Google AdWords has proven to be successful for many marketers, even smaller ones. But that’s not social media doing the job. That’s traditional advertising.

Organic traffic from web searches is increasingly less reliable as a source of traffic — more important are your subscribers and others who specifically seek out your website. There is simply too much competition now to depend on organic traffic, most of which bounces off within seconds anyway.

Back to the Future

This is going to sound really retro: marketers are going to start making more personal connections. Some of it will be through social media but I predict a greater focus on in-person networking, sampling and event marketing.

These communications channels never went away, but too many marketers put have all their eggs in the social media basket. That is not likely to work. Social media will be but one marketing channel among many. Social media needs to be integrated into the marketing mix.

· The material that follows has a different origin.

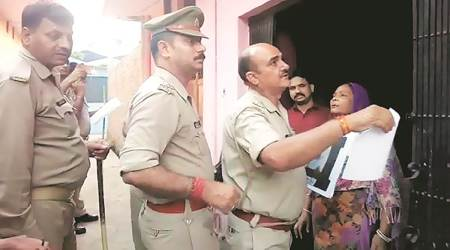 UP: Bheem Army chief standing right next to them, cops put up his wanted poster; probeordered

I decided to visit Facebook to learn how the three world’s top three brands are using the largest social network.
Apple logo vector imageI started with Apple, the world’s #1 brand. I learned Apple isn’t selling the newest iPhone or iPad on its official Facebook page. Instead the company established a user community called DigitCorner, where visitors can share information. iPhone and iPad Facebook pages are not affiliated with Apple

Next, I went to the Microsoft Facebook page, “your source for news and conversation about Microsoft’s consumer products and services.” The #2 brand also has a “Microsoft Store” page. But instead of selling products there, Microsoft invites you to browse a list of brick-and-mortar stores where you can sample its products. Of course, while you’re in a store, you might converse with a real salesperson and buy something.

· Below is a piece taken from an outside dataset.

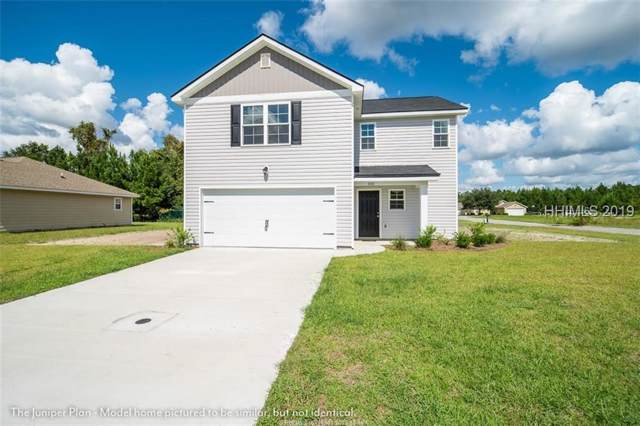 32 Stepping Stone Way, Bluffton, SC 29910 (MLS #397758) :: Southern Lifestyle Properties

Finally, I visited Coca-Cola, the #3 brand. With 78 million Likes, their presence is huge.

But guess what? Coke is not using Facebook to sell, but to build its brand. The company’s stated goal is: “The Coca-Cola® Facebook page is intended to provide a place for fans of Coca-Cola® to discuss Coca-Cola® beverages and promotions.”

Coca-Cola Facebook pageIf you click on the “Shop Now” link you get taken to its store where you see a blank page. There is nothing there. I wonder why they even have that link.

All three of the world’s top brands are using Facebook – the largest social network – for brand building.

That isn’t to say you can’t make money from your own website. One of the most successful young entrepreneurs I know is Danny Iny, founder of Firepole Marketing. He receives 37,000 monthly visitors and sells them a variety of products and services.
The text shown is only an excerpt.